1

As a super admin I tried to list the labels of a test user using the following codes take from this link but no success:https://developers.google.com/apps-script/advanced/gmail

function listLabelInfo() {
  var response =
    Gmail.Users.Labels.list('testuser@domain.com');
  for (var i = 0; i < response.labels.length; i++) {
    var label = response.labels[i];
    Logger.log(JSON.stringify(label));
  }
}

The error I get is this Delegation denied for myaccount@domain.com (line 2, file "Code").

Per instructions on the page, I did the following:

  1. Turned on Gmail API by going to Resources > Advanced Google services....
  2. Enabled Gmail API from the API Console of this project by going to Resource > Cloud Platform Project and then click on the My Project Name - project-id-0123456789012345678
  3. Created a Service account and checked the box for Enabled G Suite Domain-Wide Delegation On the Manage API Client Access console of the domain, entered the scope https://www.googleapis.com/auth/gmail.labels against the Client ID for the Service Account created in step#3 above.

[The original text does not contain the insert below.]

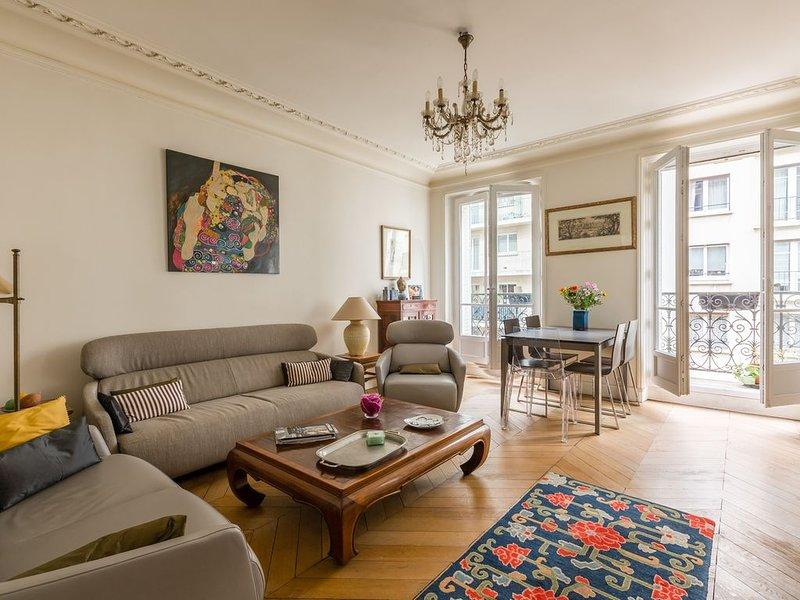 Elegant 2 BR in one of Paris safest locations. Close to Arc de Triomphe (Veeve), location de vacances à Neuilly-sur-Seine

I'm still getting the same error. If I use 'me instead of 'testuser@domain.com', it shows all my labels.

What am I missing here?

Any help is greatly appreciated.

Rafiq
  • 1,380
  • 4
  • 16
  • 31
  • Are you using an actual `@gmail.com` account or exactly `testuser@domain.com`? – AL. Jun 01 '17 at 10:59
  • 'testuser@domain.com' is a dummy account. I used an actual test account of my company's Google Apps email domain. I saw a few examples for adding client ID, client secret and scopes to the project properties using some script but could not be successful. – Rafiq Jun 01 '17 at 11:15

2 Answers2

0

You cannot impersonate users from Apps Script. You cannot use a service account in apps script. The script always runs as you, not the service account.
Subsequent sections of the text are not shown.